Exercise goal:
Start at the line containing "Observing what is" and transcribe every line exactly through the end of the records below, and only those lines.

A run of records
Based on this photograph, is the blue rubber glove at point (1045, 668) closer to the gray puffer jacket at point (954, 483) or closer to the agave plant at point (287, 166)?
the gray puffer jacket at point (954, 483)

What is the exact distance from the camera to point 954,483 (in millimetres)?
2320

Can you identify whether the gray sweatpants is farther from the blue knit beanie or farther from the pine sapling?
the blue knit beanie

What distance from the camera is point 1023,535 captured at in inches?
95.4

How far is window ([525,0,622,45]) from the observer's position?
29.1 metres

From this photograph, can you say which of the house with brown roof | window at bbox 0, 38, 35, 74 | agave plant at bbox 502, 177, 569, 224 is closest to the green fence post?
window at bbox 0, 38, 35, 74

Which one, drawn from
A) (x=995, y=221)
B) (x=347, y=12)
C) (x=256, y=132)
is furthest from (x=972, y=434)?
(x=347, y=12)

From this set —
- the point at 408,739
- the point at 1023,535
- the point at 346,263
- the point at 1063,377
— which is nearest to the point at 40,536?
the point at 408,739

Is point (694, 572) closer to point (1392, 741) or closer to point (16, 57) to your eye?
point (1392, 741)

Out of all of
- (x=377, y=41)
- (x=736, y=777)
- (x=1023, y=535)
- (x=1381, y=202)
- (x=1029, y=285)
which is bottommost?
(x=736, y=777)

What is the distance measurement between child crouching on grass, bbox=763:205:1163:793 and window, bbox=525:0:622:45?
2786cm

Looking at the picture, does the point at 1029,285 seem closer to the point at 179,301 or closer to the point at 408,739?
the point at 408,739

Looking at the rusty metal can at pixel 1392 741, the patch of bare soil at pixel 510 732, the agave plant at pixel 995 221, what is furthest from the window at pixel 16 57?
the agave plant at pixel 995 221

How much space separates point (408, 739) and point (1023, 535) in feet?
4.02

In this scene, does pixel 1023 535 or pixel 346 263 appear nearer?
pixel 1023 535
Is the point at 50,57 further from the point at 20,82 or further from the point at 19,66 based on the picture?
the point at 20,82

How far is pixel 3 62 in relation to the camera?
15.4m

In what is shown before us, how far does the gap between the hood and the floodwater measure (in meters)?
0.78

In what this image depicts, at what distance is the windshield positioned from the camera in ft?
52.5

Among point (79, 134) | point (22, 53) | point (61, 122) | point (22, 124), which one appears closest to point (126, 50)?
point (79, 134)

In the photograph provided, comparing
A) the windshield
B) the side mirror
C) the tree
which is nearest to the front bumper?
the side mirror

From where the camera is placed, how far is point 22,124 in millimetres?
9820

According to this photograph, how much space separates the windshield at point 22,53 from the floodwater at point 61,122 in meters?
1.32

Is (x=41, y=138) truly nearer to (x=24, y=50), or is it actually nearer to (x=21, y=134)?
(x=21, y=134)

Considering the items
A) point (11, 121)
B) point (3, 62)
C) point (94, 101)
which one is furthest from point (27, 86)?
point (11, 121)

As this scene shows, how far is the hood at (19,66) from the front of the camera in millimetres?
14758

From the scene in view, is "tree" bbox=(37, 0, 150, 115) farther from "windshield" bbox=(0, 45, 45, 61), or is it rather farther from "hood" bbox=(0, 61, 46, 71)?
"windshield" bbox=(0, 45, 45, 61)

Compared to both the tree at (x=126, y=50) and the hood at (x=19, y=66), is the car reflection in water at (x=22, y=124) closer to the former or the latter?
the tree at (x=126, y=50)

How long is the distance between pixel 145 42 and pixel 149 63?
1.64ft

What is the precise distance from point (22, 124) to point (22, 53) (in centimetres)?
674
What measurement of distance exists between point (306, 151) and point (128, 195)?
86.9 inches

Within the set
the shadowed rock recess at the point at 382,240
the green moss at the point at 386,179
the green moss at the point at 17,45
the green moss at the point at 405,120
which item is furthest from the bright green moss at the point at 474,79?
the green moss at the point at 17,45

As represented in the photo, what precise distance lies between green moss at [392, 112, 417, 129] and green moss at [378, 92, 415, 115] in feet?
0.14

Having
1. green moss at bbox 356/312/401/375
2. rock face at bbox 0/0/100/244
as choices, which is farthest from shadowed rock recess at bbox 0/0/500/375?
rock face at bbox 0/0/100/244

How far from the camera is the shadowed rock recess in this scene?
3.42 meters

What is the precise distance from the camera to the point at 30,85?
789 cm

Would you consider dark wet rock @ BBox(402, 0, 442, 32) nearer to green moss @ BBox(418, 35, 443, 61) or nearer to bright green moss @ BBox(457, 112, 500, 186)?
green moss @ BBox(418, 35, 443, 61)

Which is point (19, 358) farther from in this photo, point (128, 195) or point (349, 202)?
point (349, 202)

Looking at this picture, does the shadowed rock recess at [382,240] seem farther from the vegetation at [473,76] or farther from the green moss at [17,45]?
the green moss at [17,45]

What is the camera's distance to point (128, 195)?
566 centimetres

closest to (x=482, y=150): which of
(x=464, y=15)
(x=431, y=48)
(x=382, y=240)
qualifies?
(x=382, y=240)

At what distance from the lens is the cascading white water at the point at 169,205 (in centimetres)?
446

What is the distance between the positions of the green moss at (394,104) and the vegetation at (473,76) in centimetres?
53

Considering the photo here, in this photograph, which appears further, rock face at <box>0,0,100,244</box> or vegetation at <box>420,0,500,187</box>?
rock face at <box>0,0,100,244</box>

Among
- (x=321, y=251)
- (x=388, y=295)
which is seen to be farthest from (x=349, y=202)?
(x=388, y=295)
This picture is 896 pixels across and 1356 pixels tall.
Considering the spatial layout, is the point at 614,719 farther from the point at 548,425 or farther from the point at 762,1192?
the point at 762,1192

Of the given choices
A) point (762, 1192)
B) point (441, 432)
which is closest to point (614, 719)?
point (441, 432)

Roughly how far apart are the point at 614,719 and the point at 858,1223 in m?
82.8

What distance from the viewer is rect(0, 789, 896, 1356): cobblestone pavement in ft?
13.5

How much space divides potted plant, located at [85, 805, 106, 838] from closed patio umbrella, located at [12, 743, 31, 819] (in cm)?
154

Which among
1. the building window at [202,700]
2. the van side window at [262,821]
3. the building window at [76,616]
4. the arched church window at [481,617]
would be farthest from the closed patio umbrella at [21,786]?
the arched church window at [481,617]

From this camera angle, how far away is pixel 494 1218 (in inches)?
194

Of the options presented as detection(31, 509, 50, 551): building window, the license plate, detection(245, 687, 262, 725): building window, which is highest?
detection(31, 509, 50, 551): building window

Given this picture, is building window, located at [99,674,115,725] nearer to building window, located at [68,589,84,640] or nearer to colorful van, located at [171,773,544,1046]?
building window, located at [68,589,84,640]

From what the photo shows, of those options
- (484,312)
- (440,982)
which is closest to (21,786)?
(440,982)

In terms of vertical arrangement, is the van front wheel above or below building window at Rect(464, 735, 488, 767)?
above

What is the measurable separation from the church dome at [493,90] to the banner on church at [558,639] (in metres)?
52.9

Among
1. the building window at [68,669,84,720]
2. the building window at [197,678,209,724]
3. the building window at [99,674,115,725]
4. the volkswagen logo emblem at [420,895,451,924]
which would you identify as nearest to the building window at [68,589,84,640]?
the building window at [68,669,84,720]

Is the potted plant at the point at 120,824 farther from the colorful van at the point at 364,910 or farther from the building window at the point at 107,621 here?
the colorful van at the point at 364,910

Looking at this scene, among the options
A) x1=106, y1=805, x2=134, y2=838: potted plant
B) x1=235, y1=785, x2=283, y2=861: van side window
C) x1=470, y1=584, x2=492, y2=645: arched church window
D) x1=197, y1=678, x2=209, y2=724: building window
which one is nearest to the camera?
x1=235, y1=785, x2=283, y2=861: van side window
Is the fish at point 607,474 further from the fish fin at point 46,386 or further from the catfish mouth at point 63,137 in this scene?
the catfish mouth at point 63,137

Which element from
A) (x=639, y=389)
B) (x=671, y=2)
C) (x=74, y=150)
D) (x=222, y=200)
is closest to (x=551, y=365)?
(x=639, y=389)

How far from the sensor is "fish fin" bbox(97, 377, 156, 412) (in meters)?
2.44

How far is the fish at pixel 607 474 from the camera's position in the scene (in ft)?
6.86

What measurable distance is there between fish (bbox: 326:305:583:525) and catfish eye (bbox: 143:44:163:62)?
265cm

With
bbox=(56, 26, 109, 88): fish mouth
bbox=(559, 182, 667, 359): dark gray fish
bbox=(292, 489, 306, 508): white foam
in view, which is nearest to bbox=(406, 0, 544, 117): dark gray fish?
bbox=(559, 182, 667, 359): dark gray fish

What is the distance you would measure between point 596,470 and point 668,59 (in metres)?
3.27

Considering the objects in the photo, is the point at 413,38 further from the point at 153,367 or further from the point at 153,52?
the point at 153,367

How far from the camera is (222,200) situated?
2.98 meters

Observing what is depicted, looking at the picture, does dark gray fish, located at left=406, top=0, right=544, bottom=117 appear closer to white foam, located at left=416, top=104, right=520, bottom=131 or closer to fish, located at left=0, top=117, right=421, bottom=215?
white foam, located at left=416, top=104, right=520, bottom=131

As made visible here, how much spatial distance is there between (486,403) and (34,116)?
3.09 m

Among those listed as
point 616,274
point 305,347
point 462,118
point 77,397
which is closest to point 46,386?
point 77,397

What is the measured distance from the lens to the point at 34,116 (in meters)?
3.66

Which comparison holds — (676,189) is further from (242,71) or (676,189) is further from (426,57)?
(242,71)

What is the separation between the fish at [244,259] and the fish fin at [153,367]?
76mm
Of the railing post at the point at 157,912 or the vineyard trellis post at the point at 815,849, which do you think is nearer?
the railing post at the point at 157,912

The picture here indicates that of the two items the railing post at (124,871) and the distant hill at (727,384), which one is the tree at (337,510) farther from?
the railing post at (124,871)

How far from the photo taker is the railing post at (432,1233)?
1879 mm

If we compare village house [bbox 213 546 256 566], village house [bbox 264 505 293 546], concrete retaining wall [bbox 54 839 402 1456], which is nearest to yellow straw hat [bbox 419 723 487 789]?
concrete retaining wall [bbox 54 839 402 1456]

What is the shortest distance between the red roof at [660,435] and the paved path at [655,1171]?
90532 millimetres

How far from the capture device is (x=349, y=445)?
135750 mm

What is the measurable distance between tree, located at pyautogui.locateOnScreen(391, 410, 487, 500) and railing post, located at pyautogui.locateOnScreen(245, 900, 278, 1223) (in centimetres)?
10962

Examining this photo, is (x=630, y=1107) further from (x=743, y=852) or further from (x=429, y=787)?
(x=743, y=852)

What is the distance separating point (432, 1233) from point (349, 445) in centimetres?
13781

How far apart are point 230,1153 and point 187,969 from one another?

Completed task:
Observing what is depicted, looking at the picture, does dark gray fish, located at left=406, top=0, right=544, bottom=117 appear closer to white foam, located at left=416, top=104, right=520, bottom=131 or closer to fish, located at left=0, top=117, right=421, bottom=215?
white foam, located at left=416, top=104, right=520, bottom=131

As made visible here, how much spatial distance is there between (486,403) and (34,116)?
3.09 m

Among those listed as
point 616,274
point 305,347
point 462,118
point 77,397
which is closest to point 46,386?
point 77,397

What is the measured distance from the lens to the point at 34,116 (in meters)?
3.66

Which comparison holds — (676,189) is further from (242,71) or (676,189) is further from (426,57)?
(242,71)

What is the separation between the fish at [244,259] and the fish fin at [153,367]?
76mm
Of the railing post at the point at 157,912 or the vineyard trellis post at the point at 815,849, which do you think is nearer?
the railing post at the point at 157,912

The picture here indicates that of the two items the railing post at (124,871) and the distant hill at (727,384), which one is the tree at (337,510) farther from?
the railing post at (124,871)

How far from the photo taker is the railing post at (432,1233)?
1879 mm

If we compare village house [bbox 213 546 256 566], village house [bbox 264 505 293 546], concrete retaining wall [bbox 54 839 402 1456], which is nearest to yellow straw hat [bbox 419 723 487 789]?
concrete retaining wall [bbox 54 839 402 1456]

What is the shortest distance between the red roof at [660,435] and the paved path at [655,1171]?
90532 millimetres

How far from the capture device is (x=349, y=445)?
135750 mm

What is the measurable distance between tree, located at pyautogui.locateOnScreen(391, 410, 487, 500) and railing post, located at pyautogui.locateOnScreen(245, 900, 278, 1223) (in centimetres)?
10962

Examining this photo, is (x=630, y=1107) further from (x=743, y=852) or further from (x=429, y=787)?
(x=743, y=852)

What is the distance separating point (432, 1233) from point (349, 445) in centimetres?
13781

How far apart are point 230,1153 and point 187,969 from one another?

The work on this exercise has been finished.